Problem description - Copy the stretch from "Sounds like a" through "processing program, etc.)." in the text on technical writing, substituting "technical writer" for "tech writer".

-- Start of Extracted text --

Sounds like a LOT for a single tech writer to do (but, of course, this
depends on the size of the documents, whether the content will change
with the move to the new formats, whether the document files convert to
the new word processing program, etc.).
> The manager told me yesterday that I need
> to 'bring the programmers and customer support people on board.' To that
> end, he has asked me to write the 'definitive documentation on
> documentation' (yes, that's a quote). In other words, defend my existence
> and job to the rest of the team. That is (i.e.? ;), I am to write out a
> description of exactly what a tech writer does, what the difference between
> user and reference guides are, how online help differs from an electronic
> manual etc. When it is complete, I am to give it out, and then make a
> presentation to the rest of the team.
Well, it sounds like you're being required to write a book. When you're
done writing this document, maybe you can sell it to a publisher?
But really, it sounds like you're being asked to do someone else's job.

-- End of Extracted text --
-- Start of Rows --

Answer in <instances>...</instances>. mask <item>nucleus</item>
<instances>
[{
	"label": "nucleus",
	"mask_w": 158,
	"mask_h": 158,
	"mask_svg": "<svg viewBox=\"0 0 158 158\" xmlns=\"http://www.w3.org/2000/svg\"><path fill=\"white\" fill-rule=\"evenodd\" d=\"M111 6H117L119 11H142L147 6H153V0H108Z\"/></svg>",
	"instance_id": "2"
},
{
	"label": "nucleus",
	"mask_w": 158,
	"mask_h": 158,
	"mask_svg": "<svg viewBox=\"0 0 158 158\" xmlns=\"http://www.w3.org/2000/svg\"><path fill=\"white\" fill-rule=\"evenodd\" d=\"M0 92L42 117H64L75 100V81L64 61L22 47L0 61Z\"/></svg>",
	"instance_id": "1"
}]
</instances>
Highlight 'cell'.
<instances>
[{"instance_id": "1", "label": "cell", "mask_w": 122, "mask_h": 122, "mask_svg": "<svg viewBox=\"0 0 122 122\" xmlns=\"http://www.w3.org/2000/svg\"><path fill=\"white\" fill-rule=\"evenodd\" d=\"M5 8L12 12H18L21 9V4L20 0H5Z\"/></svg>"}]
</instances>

-- End of Rows --

Task result -
Sounds like a LOT for a single technical writer to do (but, of course, this
depends on the size of the documents, whether the content will change
with the move to the new formats, whether the document files convert to
the new word processing program, etc.).